How about writing down a unit-test for this, maybe with a foreach around ?
Also, this could serve as a basis for the lifecycle explanation...

paul


Le 28 juin 05, à 02:23, Hans Gilde a écrit :
Paul, I believe that you are correct, which is why I'm worried. I went
through various scenarios with the caching patch and thought that there
would be absolutely no change whatsoever to the functionality. This is why I
was a little freaked out when Brett reported the difference in Maven.
Honestly, I still can't see how the current code would produce behavior that is any different from the old code. For example, let's say that we have this
snippet:

<a attr1="${v}" attr2="foo">
        <b attr3="bar" />
</a>

Let's say that the Tags bound to a and b extend TagSupport. In this case, they should have all their attribute setters called each time they are run.
I can't find the case where, for instance, on the second run, the tag a
would somehow not have both setters called.

-----Original Message-----
From: Paul Libbrecht [mailto:[EMAIL PROTECTED]
Sent: Monday, June 27, 2005 4:32 AM
To: Jakarta Commons Developers List
Subject: Re: [jelly] SOLVED: Maven issue with Hans memory leak patch

Kristofer,

I understand it's quite an issue to be surprised of caching now... but
before committing anything, I'd like to write down a kind lifecycle of
a tag which would let everyone understand when a tag is created, when
it's set, and when its doTag method is called.

I only spent ten minutes re-reading TagScript and seem to see the
setters are called again at every TagScript's run... but I may have
read too quickly.

paul




Le 24 juin 05, à 16:29, Kristofer Eriksson a écrit :

Just TagSupport

-----Original Message-----
From: Paul Libbrecht [mailto:[EMAIL PROTECTED]
Sent: Freitag, 24. Juni 2005 16:26
To: Jakarta Commons Developers List
Subject: Re: [jelly] SOLVED: Maven issue with Hans memory leak patch

Which tag-class are you subclassing ?

paul


Le 24 juin 05, à 15:33, Kristofer Eriksson a écrit :

Hi Paul,

many thx for the quick answer.

In my case, yes I do expect the setters to be called at every new run.
Setters receiving an expression would solve my problem, or always
specifying all attributes, even "empty" ones (<mylib:mytag attr1="foo"
attr2="" />) but then all scripts (and I have loads) needs to be
modified.

I believe there would be useful though, not only for me but in
general, to have some way to disable caching per tag or (preferably)
some sort of "re-run-setters" method that is called on every run as
you suggested. Either solution would solve my problem.

Regards

/Kristofer Eriksson


-----Original Message-----
From: Paul Libbrecht [mailto:[EMAIL PROTECTED]
Sent: Freitag, 24. Juni 2005 14:14
To: Jakarta Commons Developers List
Subject: Re: [jelly] SOLVED: Maven issue with Hans memory leak patch

Since a bit earlier than the patch, indeed, caching has been activated
by default and caching disablement has been removed. This was needed
at
least by some jelly:define tags, as far as I could tell.

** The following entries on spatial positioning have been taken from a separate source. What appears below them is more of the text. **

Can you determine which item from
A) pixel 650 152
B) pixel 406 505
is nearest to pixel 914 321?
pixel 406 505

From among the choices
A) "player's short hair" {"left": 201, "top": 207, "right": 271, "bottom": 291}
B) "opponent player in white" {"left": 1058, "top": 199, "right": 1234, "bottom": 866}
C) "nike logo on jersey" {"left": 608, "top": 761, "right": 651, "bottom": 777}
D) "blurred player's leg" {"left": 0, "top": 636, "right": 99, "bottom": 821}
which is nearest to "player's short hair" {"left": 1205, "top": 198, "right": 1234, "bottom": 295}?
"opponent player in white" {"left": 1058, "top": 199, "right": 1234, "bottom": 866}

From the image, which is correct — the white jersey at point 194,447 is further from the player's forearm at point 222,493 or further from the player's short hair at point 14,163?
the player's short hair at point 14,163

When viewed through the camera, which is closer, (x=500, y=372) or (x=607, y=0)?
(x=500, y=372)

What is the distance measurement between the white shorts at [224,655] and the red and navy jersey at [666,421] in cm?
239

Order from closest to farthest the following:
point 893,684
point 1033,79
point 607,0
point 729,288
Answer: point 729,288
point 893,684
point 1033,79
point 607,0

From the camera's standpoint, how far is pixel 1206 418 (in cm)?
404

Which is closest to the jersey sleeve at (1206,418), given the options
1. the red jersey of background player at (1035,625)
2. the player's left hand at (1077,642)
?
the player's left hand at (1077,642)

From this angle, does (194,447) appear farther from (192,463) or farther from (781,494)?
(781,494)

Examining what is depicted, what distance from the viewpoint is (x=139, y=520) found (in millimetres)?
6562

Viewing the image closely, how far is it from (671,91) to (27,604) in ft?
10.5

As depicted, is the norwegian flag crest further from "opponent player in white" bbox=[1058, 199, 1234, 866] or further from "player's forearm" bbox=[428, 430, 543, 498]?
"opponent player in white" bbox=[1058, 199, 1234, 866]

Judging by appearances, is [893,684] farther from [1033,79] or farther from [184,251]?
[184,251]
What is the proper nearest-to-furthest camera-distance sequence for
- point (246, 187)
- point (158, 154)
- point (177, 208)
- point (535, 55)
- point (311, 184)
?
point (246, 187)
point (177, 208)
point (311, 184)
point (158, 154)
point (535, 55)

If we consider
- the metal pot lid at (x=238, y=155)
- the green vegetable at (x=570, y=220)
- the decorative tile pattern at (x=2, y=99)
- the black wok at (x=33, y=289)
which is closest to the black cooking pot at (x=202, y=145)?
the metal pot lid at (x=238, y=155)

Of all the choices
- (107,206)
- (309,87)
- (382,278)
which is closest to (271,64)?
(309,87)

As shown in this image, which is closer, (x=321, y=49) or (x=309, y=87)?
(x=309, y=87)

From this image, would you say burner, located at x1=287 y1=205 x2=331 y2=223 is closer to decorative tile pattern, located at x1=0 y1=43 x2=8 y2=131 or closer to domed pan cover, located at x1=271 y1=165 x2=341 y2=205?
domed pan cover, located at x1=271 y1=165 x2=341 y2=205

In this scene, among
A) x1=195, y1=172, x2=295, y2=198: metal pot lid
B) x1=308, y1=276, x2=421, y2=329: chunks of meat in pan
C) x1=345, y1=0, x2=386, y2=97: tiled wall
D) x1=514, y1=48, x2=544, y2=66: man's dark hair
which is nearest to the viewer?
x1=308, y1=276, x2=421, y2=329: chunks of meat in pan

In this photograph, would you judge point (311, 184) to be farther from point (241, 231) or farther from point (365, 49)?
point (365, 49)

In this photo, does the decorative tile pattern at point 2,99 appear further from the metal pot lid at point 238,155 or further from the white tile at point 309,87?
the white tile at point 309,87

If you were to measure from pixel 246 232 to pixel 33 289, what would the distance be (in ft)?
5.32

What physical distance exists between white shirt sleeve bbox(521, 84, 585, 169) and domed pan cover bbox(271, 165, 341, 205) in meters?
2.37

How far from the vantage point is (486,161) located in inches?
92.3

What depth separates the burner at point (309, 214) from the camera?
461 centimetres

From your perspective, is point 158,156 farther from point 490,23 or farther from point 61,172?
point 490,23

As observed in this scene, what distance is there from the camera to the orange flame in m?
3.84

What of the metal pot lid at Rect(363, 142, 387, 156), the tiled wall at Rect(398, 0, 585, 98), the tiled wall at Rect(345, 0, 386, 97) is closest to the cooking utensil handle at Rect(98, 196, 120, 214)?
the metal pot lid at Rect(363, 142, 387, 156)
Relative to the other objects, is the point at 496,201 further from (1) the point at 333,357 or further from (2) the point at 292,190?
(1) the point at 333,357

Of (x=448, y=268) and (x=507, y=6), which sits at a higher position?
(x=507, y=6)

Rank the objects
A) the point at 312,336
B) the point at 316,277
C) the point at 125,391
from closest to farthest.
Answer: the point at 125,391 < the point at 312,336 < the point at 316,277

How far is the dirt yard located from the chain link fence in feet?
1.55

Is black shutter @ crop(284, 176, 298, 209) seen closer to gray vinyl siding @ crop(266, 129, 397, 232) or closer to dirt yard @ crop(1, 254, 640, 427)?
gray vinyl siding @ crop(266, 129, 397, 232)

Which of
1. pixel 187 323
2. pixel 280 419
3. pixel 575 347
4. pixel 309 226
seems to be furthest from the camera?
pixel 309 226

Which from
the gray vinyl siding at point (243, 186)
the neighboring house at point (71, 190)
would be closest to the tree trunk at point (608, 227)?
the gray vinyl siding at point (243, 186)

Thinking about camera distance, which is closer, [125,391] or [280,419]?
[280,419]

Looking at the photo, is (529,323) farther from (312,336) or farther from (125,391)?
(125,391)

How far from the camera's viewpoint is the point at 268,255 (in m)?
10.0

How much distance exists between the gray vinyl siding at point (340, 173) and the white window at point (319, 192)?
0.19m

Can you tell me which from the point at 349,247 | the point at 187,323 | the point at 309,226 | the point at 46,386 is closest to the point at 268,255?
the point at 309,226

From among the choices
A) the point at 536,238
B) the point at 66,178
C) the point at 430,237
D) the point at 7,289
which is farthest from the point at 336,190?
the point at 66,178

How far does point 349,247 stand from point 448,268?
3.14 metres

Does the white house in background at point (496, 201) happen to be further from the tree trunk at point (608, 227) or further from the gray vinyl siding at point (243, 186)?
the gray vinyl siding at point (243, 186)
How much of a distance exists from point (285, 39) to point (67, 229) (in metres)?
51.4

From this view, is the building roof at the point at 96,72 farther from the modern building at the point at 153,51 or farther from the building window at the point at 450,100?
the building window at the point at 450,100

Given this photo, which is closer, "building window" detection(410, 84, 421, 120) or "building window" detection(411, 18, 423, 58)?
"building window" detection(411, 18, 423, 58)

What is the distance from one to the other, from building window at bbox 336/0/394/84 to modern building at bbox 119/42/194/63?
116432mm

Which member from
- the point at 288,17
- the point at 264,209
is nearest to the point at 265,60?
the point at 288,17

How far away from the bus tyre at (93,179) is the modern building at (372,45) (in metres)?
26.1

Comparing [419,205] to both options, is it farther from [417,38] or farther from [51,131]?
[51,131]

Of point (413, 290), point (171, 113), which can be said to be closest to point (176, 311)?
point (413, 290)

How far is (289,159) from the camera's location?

Can you give more details ?
- Do you expect the setters to be called at every new run ?
- Would you have enough if having a method accessible such as
"re-run-setters"?
- Alternatively, would you be happy with overall cache-disablement (at
your own risks) ?
- Finally, did you not find a possibility to have setters receive
expressions which, then, get re-evaluated each time needed ? I would
believe this would be the best practice.

thanks

paul


Le 24 juin 05, à 13:38, Kristofer Eriksson a écrit :
Secondly, to add to the above topic, I see the change in cache
behavior
(since the patch?!?). When calling a Tag a second time attributes not
specified will have values previously set, as mentioned by Brett.

First call: <mylib:mytag attr1="foo" attr2="boo" />
Second call: <mylib:mytag attr1="foo" />

The second time mytag is called, attr2 will still have the value
"boo",
and not null or default value. My question is if this is the desired
behavior, if not, can this be fixed somehow.